● **Assigned task**:
All entries are to be retyped without alteration.

***

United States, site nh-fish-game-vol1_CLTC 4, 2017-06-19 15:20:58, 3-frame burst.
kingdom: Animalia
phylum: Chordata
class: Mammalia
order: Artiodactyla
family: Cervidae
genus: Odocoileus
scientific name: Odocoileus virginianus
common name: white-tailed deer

***

● **Task solution**:
United States, site nh-fish-game-vol1_CLTC 4, 2017-06-19 15:20:58, 3-frame burst.
kingdom: Animalia
phylum: Chordata
class: Mammalia
order: Artiodactyla
family: Cervidae
genus: Odocoileus
scientific name: Odocoileus virginianus
common name: white-tailed deer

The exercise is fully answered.